Music Transcription using a Convolutional Neural Network

Dhruv Verma
8 min readDec 11, 2017

--

Sheet Music for “On the Nature of Daylight” by Max Richter transcribed using CNNs.

Background

This project was built by Kevin Tai, Rohan Kondetimmanahalli, Kevin Chau and Dhruv Verma. The Github for this project can be found here.

For our project, we developed a convolutional neural network that automatically transcribes piano music pieces. Music transcription is a difficult task that, for humans, requires specialized expertise. We worked on automating the process using an online library of MIDI files to synthesize audio and provide ground truth labels for our network to learn on.

The idea for our project was inspired by last year’s music genre prediction and music synthesis projects. Music transcription is a similar task that could build on top of their prior work. Further research showed us Lunaverus, which is a commercial software capable of music transcription and so we tried to modify their approach.

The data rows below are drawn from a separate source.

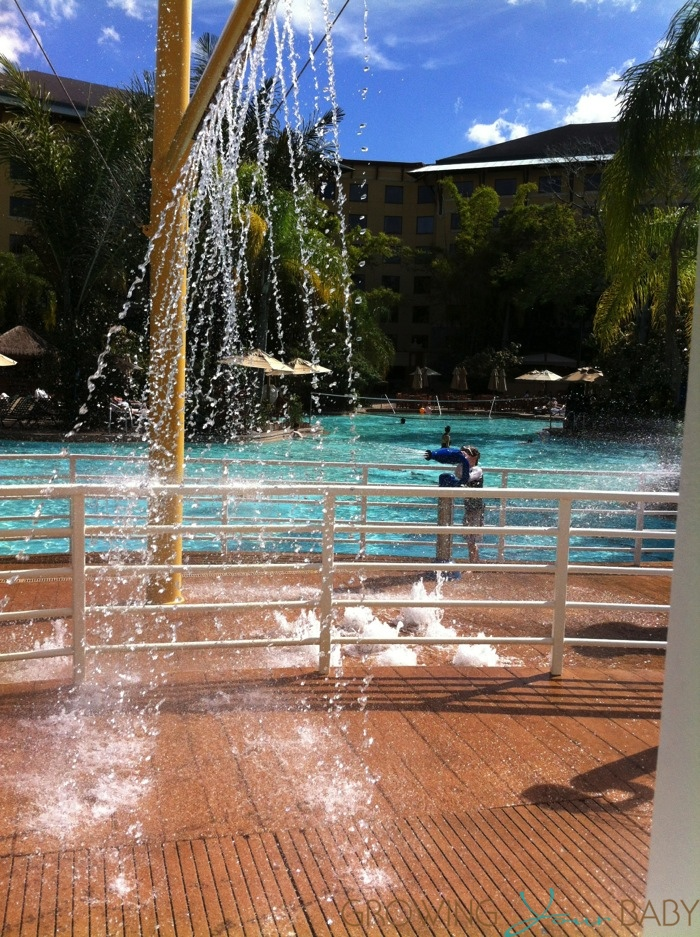 Loews Royal Pacific Resort - pool splash pad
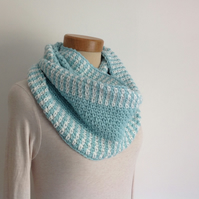 INFINITY SCARF , neckwarmer . Wool blend. Super-soft. ' Breezy '.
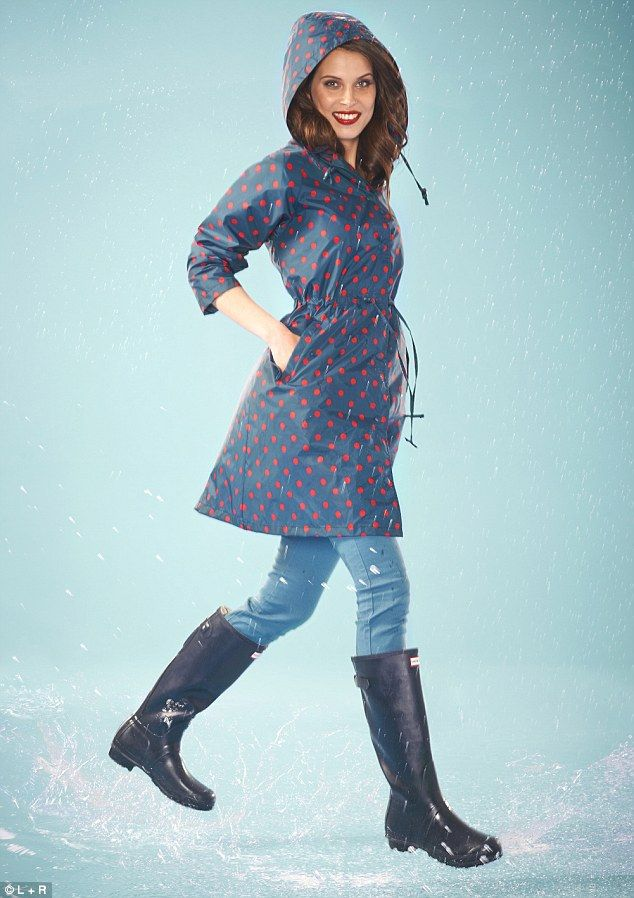 Embrace the stormy weather with a rain coat or rain boots from Joules. Shop our women's Right as Rain collection to complete your stylish outdoor look, now.
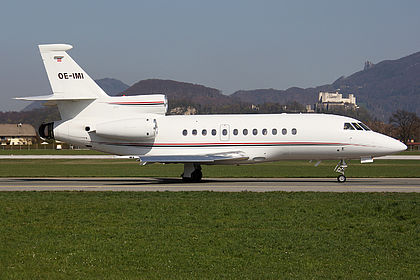 OE-IMI Magna Air Dassault Falcon 900B Salzburg W.A. Mozart (SZG / LOWS)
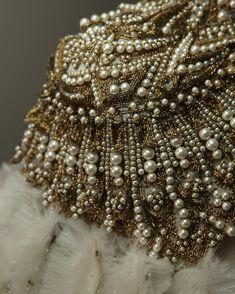 52.4 тыс. отметок «Нравится», 195 комментариев — Alexander McQueen (@alexandermcqueen) в Instagram: «From the archive: AW13 gold bullion and pearl embroidery. #McQueenArchive #AlexanderMcQueen»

Our project has several major components:

  1. Data Collection
  2. Preprocessing
  3. Model Creation
  4. Model Training

Data

To start off, we needed to find a large amount of data to work with. Most online datasets for music and sound were raw audio files. Raw audio files have lots of noise which led to us trying to avoid using them as the first step. Instead, we looked for MIDI audio files, which are files in a special format that tell exactly when a note is pressed and how long it is held for. We aimed for piano music as our data source in order to narrow our scope to one instrument. In our search for datasets, we came across a few that had a handful of MIDI files across a few websites. These MIDI files included classical, video game, Christmas, and even international e-Piano Junior Competition music. However, our best dataset turned out to be a public domain of “live” MIDI performances for the Yamaha Disklavier, an electronic piano. This public domain contained over 10,000 piano music files in the MIDI format, which resulted in more than enough data for us to work with including the other MIDI files we found. Our preprocessing step turned these 10,000 files into more than 1 million training examples to feed to our network.

Pre-processing

Our goal was to use MIDI files and convert them into raw audio files, then create a spectrogram for the convolutional neural network (CNN) to use as an input. The spectrogram shows the power of various frequencies in the song over time in an image, and CNNs can be used to understand unstructured image data. To create the spectrograms, we used two techniques: a short-time Fourier transform and a constant-Q transform.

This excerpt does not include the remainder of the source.